From d14c4ebf08c9a6b6c4131eb3021d50da6fb0c212 Mon Sep 17 00:00:00 2001
From: Michael Yao <haifeng.yao@daocloud.io>
Date: Thu, 11 Sep 2025 16:50:12 +0800
Subject: [PATCH] [Docs] Use 1-2-3 list for deploy steps in
 deployment/frameworks/ (#24633)

Signed-off-by: windsonsea <haifeng.yao@daocloud.io>
---
 docs/deployment/frameworks/autogen.md         | 16 ++---
 docs/deployment/frameworks/chatbox.md         | 24 ++++---
 docs/deployment/frameworks/dify.md            | 50 ++++++++-------
 docs/deployment/frameworks/haystack.md        | 12 ++--
 docs/deployment/frameworks/litellm.md         | 22 +++----
 .../retrieval_augmented_generation.md         | 64 +++++++++----------
 6 files changed, 98 insertions(+), 90 deletions(-)

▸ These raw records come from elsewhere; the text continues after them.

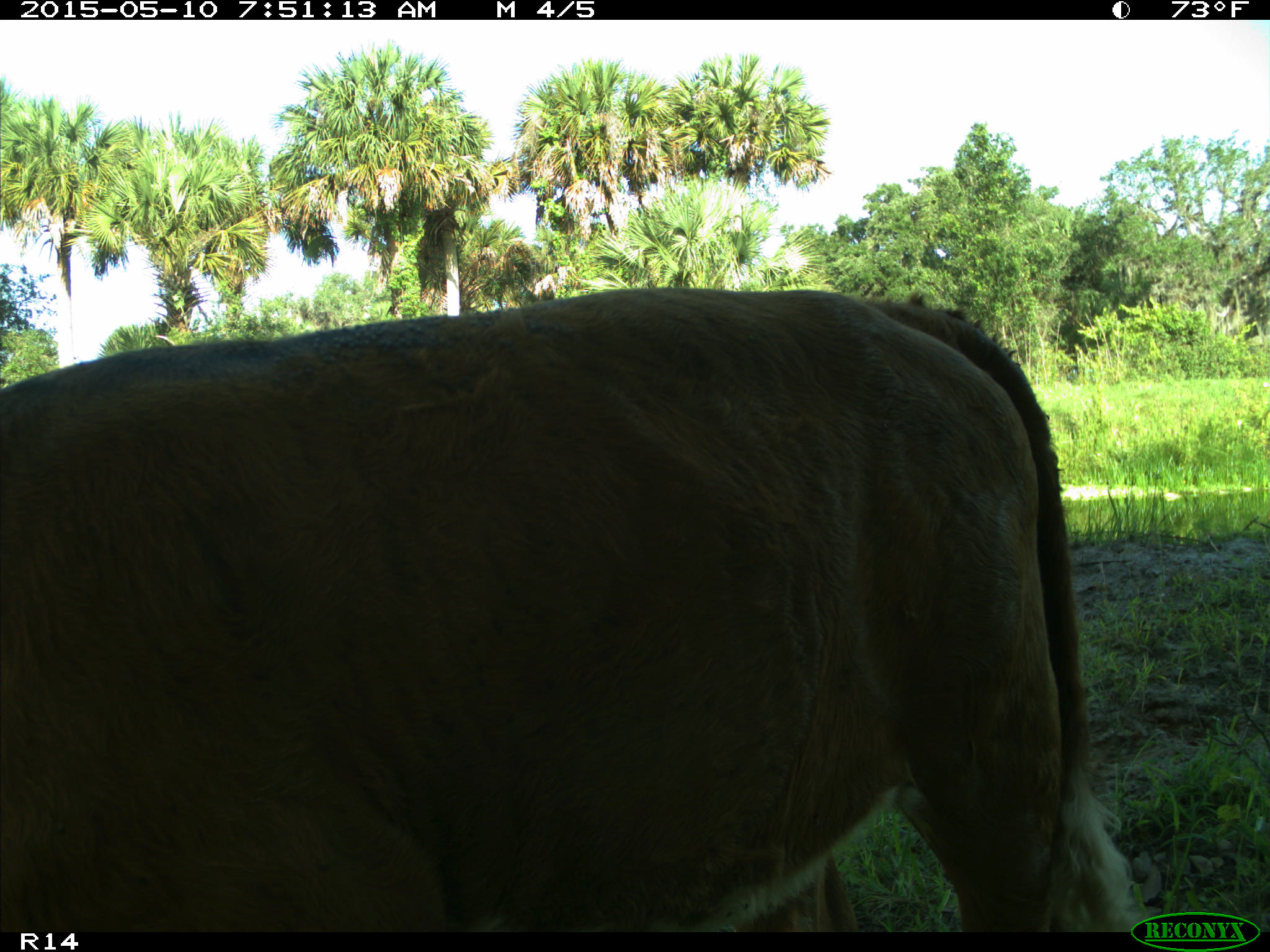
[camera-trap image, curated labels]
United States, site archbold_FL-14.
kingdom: Animalia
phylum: Chordata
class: Mammalia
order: Artiodactyla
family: Bovidae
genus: Bos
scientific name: Bos taurus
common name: domestic cow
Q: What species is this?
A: Bos taurus (domestic cow).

diff --git a/docs/deployment/frameworks/autogen.md b/docs/deployment/frameworks/autogen.md
index c255a85d38401..7517ee771c097 100644
--- a/docs/deployment/frameworks/autogen.md
+++ b/docs/deployment/frameworks/autogen.md
@@ -4,9 +4,7 @@
 
 ## Prerequisites
 
-- Setup vLLM environment
-
-- Setup [AutoGen](https://microsoft.github.io/autogen/0.2/docs/installation/) environment
+Set up the vLLM and [AutoGen](https://microsoft.github.io/autogen/0.2/docs/installation/) environment:
 
 ```bash
 pip install vllm
@@ -18,14 +16,14 @@ pip install -U "autogen-agentchat" "autogen-ext[openai]"
 
 ## Deploy
 
-- Start the vLLM server with the supported chat completion model, e.g.
+1. Start the vLLM server with the supported chat completion model, e.g.
 
-```bash
-python -m vllm.entrypoints.openai.api_server \
-    --model mistralai/Mistral-7B-Instruct-v0.2
-```
+    ```bash
+    python -m vllm.entrypoints.openai.api_server \
+        --model mistralai/Mistral-7B-Instruct-v0.2
+    ```
 
-- Call it with AutoGen:
+1. Call it with AutoGen:
 
 ??? code
 
diff --git a/docs/deployment/frameworks/chatbox.md b/docs/deployment/frameworks/chatbox.md
index cbca6e6282fc6..002935da56009 100644
--- a/docs/deployment/frameworks/chatbox.md
+++ b/docs/deployment/frameworks/chatbox.md
@@ -6,27 +6,31 @@ It allows you to deploy a large language model (LLM) server with vLLM as the bac
 
 ## Prerequisites
 
-- Setup vLLM environment
+Set up the vLLM environment:
+
+```bash
+pip install vllm
+```
 
 ## Deploy
 
-- Start the vLLM server with the supported chat completion model, e.g.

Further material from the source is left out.